I would never want to “cure” my autism. (According to Spectrum 10K, they’re not looking for a cure and oppose eugenics.) But oh, how I’d love to get rid of my stomach cramps and days of being knocked out with horrible headaches due to overstimulation. Is that internalised ableism? I don’t think so. It’s just me wanting to live with less pain.

“But then just study gut issues, or something!” Well, here’s my last argument, at least for now. We don’t know what they’re gonna find. So maybe they stumble upon a link that nobody ever thought of. That nobody ever knew existed. Is it bad to search for knowledge? Inherently, no. Of course not.

With the same facts in hand, people can do good or bad things. And once again, I understand the concerns. But to oppose an entire field of research, because you might not like the outcomes, or the things people might do with those outcomes? I don’t know, it sounds a bit religious to me. You can oppose eugenics (as every sensible human would) without shunning gene research altogether.

Nuance, please

I see a lot of autistics feeling miserable, because they’re in this negative online bubble where everyone believes that the whole world hates them. I think that’s neither true, nor helpful.

And that’s why I’m writing this blog. The twitter subgroup of these autistic activists is so vocal, that it can be difficult to add nuance. It’s from zero to nazi in under 10 seconds. But nuance is needed in discussions like this. We’re not all the same, we do not all think alike, and we should be able to have different opinions.
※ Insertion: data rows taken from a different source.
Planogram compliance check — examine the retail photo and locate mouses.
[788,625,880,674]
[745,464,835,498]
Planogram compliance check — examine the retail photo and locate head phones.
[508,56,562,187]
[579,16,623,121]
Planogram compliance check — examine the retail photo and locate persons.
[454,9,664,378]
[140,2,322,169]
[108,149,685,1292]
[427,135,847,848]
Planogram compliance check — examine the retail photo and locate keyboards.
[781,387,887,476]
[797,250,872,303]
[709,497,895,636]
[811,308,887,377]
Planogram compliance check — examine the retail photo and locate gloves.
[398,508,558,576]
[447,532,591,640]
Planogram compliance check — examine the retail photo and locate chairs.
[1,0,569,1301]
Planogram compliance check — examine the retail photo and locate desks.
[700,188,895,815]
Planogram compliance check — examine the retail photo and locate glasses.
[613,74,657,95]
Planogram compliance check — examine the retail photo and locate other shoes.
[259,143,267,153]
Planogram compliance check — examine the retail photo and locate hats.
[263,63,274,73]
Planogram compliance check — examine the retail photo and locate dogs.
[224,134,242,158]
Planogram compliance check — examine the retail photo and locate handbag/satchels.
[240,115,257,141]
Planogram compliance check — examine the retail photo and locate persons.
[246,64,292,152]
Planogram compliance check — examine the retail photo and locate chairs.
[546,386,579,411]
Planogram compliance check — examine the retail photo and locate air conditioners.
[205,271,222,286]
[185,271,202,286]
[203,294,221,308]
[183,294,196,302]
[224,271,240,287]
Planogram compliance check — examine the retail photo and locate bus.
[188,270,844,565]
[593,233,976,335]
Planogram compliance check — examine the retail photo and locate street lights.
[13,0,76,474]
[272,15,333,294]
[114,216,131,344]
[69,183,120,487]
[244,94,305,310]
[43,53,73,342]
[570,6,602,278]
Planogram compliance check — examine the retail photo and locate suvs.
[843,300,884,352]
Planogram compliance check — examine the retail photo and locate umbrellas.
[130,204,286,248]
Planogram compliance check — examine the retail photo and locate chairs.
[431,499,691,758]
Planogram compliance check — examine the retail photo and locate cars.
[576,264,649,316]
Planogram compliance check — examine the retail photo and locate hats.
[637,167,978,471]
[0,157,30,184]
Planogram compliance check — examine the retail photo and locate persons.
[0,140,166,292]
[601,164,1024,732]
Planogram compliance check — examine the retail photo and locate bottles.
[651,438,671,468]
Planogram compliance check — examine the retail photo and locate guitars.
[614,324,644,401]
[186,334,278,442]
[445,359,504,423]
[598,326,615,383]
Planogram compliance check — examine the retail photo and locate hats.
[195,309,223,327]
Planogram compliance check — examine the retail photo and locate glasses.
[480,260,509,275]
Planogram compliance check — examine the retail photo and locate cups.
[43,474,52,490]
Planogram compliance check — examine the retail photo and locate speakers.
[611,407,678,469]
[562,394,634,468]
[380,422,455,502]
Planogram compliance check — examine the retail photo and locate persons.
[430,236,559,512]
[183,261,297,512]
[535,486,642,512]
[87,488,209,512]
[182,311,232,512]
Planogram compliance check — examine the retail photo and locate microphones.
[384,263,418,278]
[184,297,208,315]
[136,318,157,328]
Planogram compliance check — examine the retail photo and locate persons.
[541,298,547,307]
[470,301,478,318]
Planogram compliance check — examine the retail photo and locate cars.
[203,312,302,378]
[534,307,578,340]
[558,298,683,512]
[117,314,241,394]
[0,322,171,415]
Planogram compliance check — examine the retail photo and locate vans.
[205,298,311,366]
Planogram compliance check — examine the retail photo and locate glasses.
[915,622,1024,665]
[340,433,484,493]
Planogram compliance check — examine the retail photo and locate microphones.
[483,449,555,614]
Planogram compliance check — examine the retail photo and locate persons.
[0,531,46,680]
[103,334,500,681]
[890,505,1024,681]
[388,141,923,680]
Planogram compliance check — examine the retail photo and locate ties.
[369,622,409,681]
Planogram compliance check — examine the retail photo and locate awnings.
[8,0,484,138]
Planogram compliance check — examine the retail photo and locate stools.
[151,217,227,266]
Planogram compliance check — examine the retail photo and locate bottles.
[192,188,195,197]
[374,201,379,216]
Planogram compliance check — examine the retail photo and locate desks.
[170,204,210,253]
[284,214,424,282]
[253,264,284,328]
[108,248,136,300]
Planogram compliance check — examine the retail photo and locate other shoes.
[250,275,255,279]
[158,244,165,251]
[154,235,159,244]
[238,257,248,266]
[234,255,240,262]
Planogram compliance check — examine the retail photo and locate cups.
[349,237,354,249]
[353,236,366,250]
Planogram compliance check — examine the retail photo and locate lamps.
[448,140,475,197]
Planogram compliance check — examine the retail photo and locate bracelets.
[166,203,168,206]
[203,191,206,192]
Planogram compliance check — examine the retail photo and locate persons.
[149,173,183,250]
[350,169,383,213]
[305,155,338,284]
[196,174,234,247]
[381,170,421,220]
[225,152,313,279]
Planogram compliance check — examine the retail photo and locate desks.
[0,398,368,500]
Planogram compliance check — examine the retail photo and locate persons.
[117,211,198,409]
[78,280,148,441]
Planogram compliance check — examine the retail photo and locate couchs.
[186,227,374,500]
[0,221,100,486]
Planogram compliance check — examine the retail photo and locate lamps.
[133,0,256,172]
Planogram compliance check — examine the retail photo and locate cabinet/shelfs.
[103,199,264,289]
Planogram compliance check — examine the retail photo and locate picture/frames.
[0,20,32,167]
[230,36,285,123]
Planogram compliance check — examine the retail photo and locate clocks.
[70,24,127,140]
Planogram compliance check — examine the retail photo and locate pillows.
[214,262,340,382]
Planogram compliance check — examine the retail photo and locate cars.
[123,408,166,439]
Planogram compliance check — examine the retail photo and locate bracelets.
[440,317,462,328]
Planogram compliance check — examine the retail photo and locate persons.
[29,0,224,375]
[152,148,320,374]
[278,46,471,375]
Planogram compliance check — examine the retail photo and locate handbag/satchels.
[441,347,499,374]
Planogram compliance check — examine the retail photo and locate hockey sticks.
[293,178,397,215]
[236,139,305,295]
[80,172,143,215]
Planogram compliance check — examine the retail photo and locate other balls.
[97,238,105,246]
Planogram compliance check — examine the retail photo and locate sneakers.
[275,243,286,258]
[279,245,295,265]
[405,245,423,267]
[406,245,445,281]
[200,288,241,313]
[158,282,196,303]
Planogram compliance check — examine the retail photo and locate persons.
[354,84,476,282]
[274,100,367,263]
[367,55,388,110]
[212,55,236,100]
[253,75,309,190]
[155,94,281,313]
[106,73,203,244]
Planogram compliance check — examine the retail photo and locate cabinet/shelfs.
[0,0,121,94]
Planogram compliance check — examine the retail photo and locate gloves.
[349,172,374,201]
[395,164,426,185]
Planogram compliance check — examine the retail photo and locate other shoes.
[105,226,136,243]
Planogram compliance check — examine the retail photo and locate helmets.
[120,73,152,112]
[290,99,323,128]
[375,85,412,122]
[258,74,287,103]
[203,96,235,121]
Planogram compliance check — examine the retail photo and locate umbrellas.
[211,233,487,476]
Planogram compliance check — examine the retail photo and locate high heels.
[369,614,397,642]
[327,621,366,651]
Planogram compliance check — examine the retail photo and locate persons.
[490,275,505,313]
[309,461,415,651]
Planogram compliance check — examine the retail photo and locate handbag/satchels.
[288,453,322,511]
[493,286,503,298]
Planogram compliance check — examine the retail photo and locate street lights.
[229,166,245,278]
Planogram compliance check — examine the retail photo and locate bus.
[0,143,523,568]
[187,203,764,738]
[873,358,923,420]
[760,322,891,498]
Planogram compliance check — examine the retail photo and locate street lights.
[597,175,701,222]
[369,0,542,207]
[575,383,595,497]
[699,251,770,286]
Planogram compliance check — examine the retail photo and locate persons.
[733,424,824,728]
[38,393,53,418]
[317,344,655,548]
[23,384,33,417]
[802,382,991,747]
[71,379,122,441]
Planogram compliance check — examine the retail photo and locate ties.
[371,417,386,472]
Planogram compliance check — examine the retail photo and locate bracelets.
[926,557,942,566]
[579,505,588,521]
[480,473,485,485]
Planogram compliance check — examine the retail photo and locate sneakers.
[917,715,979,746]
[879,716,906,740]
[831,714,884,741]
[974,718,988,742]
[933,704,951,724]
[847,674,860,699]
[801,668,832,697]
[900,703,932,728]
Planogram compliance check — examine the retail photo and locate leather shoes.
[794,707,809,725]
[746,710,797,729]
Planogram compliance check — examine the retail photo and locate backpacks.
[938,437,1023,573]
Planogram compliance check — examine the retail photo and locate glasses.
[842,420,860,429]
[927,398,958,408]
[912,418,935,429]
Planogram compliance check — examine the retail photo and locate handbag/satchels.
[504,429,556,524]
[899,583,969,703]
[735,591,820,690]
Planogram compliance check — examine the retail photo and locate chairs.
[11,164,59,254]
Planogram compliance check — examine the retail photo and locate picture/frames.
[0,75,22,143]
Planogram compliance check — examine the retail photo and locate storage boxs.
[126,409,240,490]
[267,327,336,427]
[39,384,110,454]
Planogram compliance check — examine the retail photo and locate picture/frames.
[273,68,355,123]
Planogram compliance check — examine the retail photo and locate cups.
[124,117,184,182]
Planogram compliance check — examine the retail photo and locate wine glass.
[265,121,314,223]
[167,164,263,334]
Even if you personally believe they’re wrong.

3 reacties op “A nuanced take on the Spectrum 10K study”

  1. Jeem says:

    This is very interesting, as I haven’t read up on the whole 10K stuff just yet. Saw some tweets and tiktoks about it here and there, but that’s about it. In all honesty; i am not quite sure what to think. I can say both (you and the opposing autistics) have valid arguments. It’s a slippery slope, with no real true answer, I feel like.
    But thank you for writing, posting & sharing this with everyone, in my opinion this does add some nuance.

    1. Bianca Toeps says:

      Thank you!

  2. Erik says:

    Wat een indrukwekkende, genuanceerde en wetenschappelijk onderbouwde blog! Bedankt voor het schrijven. Vanuit mijn eigen ervaring als klinisch neuropsycholoog en wetenschapper zie ik helaas nog heel veel stigmatisering van autisten, zelfs onder onderzoekers en psychologen die veel met autisten werken. Het is vaak een soort wij vs. zij gevoel, alsof er geen autistische psychologen of wetenschappers zouden kunnen bestaan. Als we als psychologen/wetenschappers autisten als gelijkwaardige collega’s zouden behandelen en al in een vroeg stadium van dit soort onderzoek zouden betrekken, zouden veel zorgen al weggenomen kunnen worden. Al blijven er natuurlijk altijd mensen met ongenuanceerde meningen die nooit tevreden zijn.